=== Task goal ===
Keep only the lines in the items below that contain the string "from", matching case exactly, and copy each one out.

=== Data lines ===
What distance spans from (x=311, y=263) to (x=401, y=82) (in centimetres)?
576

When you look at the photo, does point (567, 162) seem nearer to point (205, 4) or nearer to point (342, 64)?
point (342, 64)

...

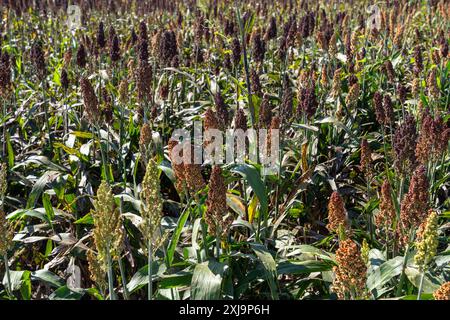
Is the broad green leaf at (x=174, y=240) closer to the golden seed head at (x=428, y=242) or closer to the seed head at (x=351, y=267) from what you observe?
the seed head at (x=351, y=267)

=== Exercise output ===
What distance spans from (x=311, y=263) to (x=401, y=82) (in centimetres)?
Is the broad green leaf at (x=174, y=240) closer to the golden seed head at (x=428, y=242) or closer to the seed head at (x=351, y=267) from what you observe?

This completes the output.